Are you looking out of your window, searching for signs of spring and returning colour? If, like me, you constantly scan your branches and borders for new buds and shoots then perhaps this little tree will help to bridge that cold dismal space between the end of autumn and the arrival of that delicious veil of pale green chiffon over trees and hedges which announces that the warmer weather is finally on its way.
Prunus x subhirtella ‘Autumnalis’, the autumn flowering cherry, is an unsung hero in the garden. Not over tall, shady or invasive, its smooth grey-brown bark blends quietly into its more eye-catching neighbours during the colourful seasons of spring, summer and autumn. Indeed it is only as leaves fall and petals drop in November that it starts to come into its own, producing dark pink buds which open into small semi-double white flowers along the length of the branches. These flowers turn back to pink as they mature and fade. The flowering period runs right through until March when the long ovate bronze-green deeply-toothed leaves arrive. These provide a suitable background for other more showy shrubs, and then turn striking flame shades of orange, scarlet and yellow before falling. It would make a beautiful grove of small trees as a focal point to a dark corner, and even one standing alone, ballet pink and slender in the winter dusk, catches the eye and the heart.
In terms of siting, it is perfect in a woodland setting and also works well in more open ground – there is a beautiful mature specimen by the main cross-walk in St James’s Park in London which is a joy to see on gloomy days . The trees are hardy, not fussy about soil acidity or aspect and simply need sunshine and if possible a little shelter from the coldest winds. Their open airy structure means that plants will do well beneath – hellebores, wood anemones, spring bulbs and even lawn, although as a caveat do please remember that cherries are surface rooters and may make grass cutting difficult. Rough grass is probably a better location if space at the back of a border or woodland is not available.

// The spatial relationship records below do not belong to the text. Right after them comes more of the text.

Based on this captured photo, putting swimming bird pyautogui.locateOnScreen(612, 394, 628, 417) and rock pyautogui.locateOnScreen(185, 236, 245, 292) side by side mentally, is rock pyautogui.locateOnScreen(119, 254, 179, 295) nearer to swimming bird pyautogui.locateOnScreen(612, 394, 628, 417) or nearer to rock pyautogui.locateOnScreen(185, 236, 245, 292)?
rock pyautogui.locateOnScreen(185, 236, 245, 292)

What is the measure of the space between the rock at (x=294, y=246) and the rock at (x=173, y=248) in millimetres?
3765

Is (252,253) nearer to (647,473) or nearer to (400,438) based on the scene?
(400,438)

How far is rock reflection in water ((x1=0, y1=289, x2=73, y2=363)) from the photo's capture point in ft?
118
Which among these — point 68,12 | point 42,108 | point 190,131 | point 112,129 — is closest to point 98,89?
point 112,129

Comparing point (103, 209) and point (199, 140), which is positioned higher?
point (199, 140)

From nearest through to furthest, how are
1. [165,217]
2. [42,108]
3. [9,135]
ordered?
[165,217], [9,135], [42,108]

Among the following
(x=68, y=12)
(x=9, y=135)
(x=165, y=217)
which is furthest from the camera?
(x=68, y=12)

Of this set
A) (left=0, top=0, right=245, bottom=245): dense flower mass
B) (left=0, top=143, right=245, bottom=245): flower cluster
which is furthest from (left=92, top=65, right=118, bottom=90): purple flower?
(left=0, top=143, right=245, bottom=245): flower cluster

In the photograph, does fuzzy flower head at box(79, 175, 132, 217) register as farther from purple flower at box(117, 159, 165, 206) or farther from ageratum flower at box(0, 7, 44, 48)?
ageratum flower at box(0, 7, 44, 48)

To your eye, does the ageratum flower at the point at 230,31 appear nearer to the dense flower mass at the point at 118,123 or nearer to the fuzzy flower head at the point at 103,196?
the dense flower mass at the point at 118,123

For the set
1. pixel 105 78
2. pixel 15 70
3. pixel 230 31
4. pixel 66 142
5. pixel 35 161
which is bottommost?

In terms of height, although it is said that they are capable of reaching 8m (26ft) at maturity, they are slow growing and my own tree has been in the garden for fifteen years and is only slightly over 2m. The tree can be kept under control with gentle shaping if necessary, carried out on a dry summer day.
If you would like more pink from your tree, you should choose Prunus x subhirtella ‘Autumnalis Rosea’ which will provide red buds and pink flowers which turn white as they age. Otherwise the same characteristics remain.
Faced with the choice of a spring cherry or an autumn one, I’d choose the autumn variety every time for its subtlety, delicacy of flower and colour, autumn shades and overall shape. Seen against a grey sky, when all around is dun and sere, such fragility and soft sprays of colour and beauty are even more precious to the gardener, hungry for spring.